▶ _Work to be completed_: Count the lines in the data below that contain the word "higher", treating uppercase and lowercase as different, and give only that number.

══════

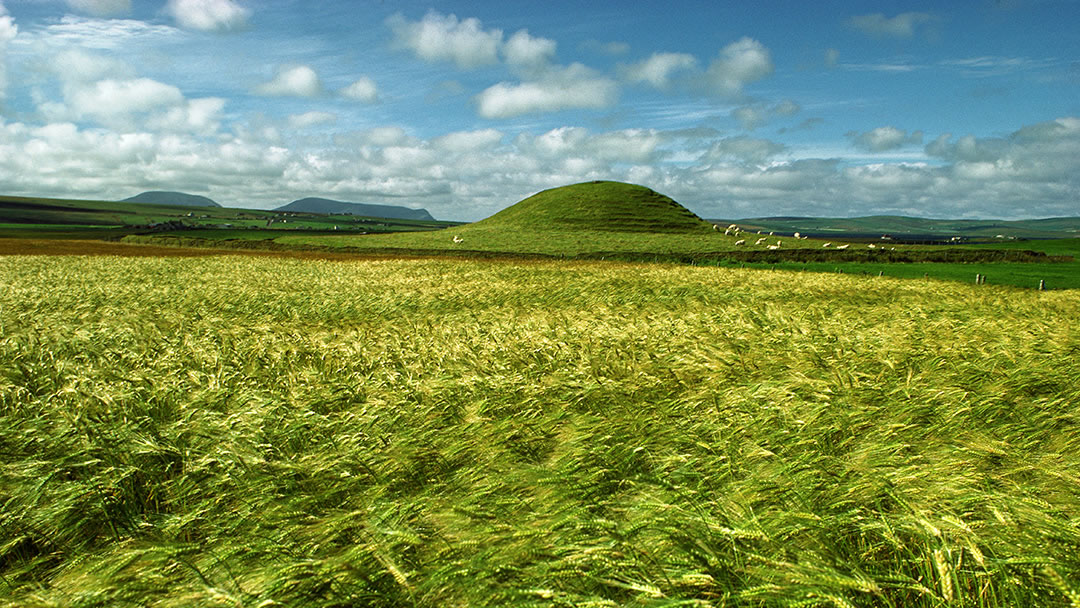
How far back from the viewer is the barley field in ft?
8.83

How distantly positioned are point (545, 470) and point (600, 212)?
102831 millimetres

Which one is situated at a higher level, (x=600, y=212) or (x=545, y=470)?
(x=600, y=212)

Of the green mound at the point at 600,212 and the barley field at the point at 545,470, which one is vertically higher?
the green mound at the point at 600,212

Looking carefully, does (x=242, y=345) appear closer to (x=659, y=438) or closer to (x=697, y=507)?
(x=659, y=438)

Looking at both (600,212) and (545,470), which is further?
(600,212)

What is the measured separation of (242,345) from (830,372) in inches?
298

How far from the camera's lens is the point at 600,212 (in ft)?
342

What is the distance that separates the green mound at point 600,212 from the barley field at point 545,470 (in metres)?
87.8

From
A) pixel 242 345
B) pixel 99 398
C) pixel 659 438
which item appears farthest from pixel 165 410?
pixel 659 438

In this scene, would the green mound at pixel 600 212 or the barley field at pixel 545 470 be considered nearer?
the barley field at pixel 545 470

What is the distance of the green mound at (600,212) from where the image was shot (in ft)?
322

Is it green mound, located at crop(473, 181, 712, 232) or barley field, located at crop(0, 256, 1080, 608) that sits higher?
green mound, located at crop(473, 181, 712, 232)

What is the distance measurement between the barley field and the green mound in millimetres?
87839

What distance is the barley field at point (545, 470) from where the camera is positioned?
269 centimetres
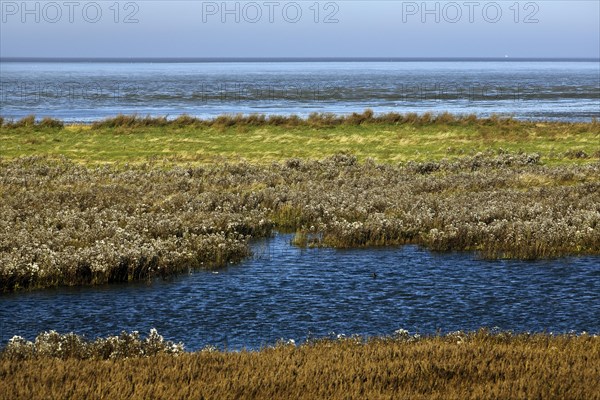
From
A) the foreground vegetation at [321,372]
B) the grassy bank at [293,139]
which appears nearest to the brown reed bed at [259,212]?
the grassy bank at [293,139]

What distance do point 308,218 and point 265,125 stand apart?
28148mm

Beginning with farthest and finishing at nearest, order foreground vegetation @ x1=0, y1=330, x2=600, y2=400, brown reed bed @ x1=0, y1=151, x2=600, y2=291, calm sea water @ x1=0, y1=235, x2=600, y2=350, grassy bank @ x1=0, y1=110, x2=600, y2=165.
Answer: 1. grassy bank @ x1=0, y1=110, x2=600, y2=165
2. brown reed bed @ x1=0, y1=151, x2=600, y2=291
3. calm sea water @ x1=0, y1=235, x2=600, y2=350
4. foreground vegetation @ x1=0, y1=330, x2=600, y2=400

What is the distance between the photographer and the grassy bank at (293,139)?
41344mm

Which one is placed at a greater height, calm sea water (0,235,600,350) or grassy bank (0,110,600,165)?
grassy bank (0,110,600,165)

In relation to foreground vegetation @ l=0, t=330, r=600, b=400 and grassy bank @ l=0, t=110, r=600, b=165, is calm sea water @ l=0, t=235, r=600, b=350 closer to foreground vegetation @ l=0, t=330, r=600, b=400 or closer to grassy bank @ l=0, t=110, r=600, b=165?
foreground vegetation @ l=0, t=330, r=600, b=400

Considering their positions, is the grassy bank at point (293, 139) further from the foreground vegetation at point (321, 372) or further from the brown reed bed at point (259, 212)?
the foreground vegetation at point (321, 372)

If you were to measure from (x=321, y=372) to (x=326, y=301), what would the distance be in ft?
24.0

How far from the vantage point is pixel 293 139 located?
47.4m

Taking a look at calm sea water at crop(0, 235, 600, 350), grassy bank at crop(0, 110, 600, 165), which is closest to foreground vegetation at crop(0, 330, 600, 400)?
calm sea water at crop(0, 235, 600, 350)

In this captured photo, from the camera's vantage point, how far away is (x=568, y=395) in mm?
8477

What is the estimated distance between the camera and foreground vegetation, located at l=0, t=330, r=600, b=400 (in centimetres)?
858

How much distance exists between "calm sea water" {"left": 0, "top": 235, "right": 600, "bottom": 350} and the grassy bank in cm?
2007

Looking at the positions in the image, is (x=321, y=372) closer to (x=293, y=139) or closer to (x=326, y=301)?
(x=326, y=301)

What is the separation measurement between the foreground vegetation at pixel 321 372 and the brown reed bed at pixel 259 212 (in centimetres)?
786
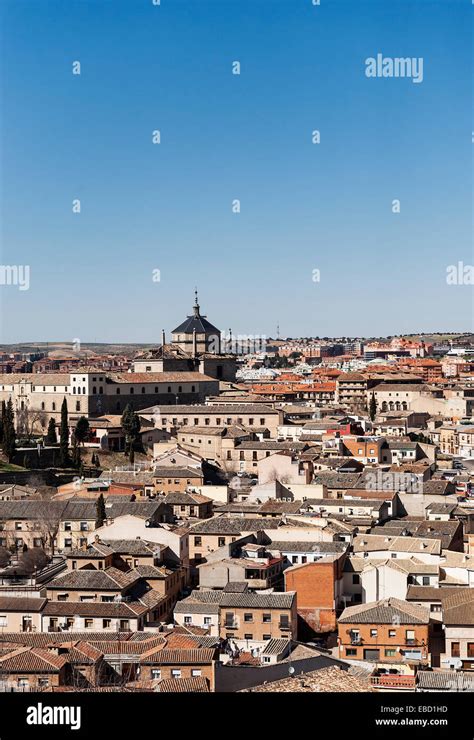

══════

▶ _Reply_: 3